Capital not reinvested, or invested capital not used, ceases to be productive, that is, profit-yielding capital, and becomes a hoard. To the extent that the hoard grows, capital itself declines, as may be gathered from any depression. The hoard itself, in so far as it appears in tangible form, depreciates, and in its money form it may be lost partly through inflation and partly by being consumed. Far from indicating a superfluity of profits, idle capital is itself an expression of the declining profitability of capital. In Gillman's view, however, the hoard represents a "social surplus" to be "siphoned off" by government to supplement private spending by government-induced production in order to secure a necessary level of employment. "Deficit spending", he writes, "has a special virtue in that it involves borrowing from the actual or potential pool of the community's savings which may not be planned to materialize as private investment. Deficit spending thereby becomes a withdrawal from the community of actual or potential social surplus."

However, there is not such an "actual or potential social surplus" in the form of the "community's savings." There are only idle productive resources which cannot be profitably employed. The money which the government "borrows" to set them to work, the government itself creates with the aid of the banking mechanism and through the extension of the credit system. All capitalist production is based on credit, but credit dries up with the decreasing profitability of capital.
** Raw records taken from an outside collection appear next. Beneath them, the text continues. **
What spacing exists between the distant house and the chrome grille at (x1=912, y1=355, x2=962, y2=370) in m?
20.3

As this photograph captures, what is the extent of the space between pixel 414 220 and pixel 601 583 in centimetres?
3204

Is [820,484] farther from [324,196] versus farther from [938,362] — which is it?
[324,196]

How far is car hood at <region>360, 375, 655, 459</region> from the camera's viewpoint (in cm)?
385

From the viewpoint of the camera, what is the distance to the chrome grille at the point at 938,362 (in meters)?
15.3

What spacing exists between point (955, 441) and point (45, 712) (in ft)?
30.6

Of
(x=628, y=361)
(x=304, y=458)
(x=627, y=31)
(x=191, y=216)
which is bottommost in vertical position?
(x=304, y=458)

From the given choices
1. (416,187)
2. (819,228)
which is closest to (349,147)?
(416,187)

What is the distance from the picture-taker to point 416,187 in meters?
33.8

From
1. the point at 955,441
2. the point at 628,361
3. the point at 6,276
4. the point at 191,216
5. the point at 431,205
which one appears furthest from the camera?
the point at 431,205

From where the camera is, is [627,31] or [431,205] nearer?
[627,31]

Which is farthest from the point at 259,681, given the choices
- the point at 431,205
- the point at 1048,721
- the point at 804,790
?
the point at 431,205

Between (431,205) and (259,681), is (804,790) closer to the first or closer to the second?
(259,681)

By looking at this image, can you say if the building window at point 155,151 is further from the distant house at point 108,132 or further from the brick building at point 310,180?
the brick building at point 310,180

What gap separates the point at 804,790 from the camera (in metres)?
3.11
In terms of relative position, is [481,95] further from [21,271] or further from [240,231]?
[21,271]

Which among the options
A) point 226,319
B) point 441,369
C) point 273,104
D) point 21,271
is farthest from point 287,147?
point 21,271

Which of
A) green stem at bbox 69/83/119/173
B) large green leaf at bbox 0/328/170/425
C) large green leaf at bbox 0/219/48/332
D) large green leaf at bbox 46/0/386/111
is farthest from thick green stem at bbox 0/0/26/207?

Where private credit expansion comes to a halt, government credit expansion steps up. The '"prosperity" thus brought about is not immediately different from that created by private credit expansion, only that the "profits" made in such a "prosperity" take on the form of the national debt. These "profits" are not realized on the market, for there is no market far government-induced production, but are "realized" in form of claims on the national debt. Whether these claims are eventually repudiated or actually honored, in either case they reduce the profitability of the total private capital and to that extent hamper its further accumulation. The apparent prosperity is thus itself an additional sign of the decreasing profitability of capital.

In view of capitalism's real development, Gillman's reversal of Marx's theory of accumulation is entirely out of place. And this the more so because it rests upon a mistaken identification of productive capacity with the capacity to produce profits. It should be pointed out, however, that in spite of his affinity with Keynesian economics, Gillman does not share the Keynesian illusion of the reformability of capitalism. For him, capitalism is in crisis because it cannot use its productive powers to alleviate the capital needs of underdeveloped countries and to improve the living standards in the developed nations; instead it is condemned to dissipate its great wealth in war and waste-production. In order to utilize the new productive powers for the alleviation of human misery, Gillman sees the necessity for a radical alteration of society's political and economic structure. He would, however, have found a better substantiation for this conviction if he had tried to learn less from Keynes and more from Marx.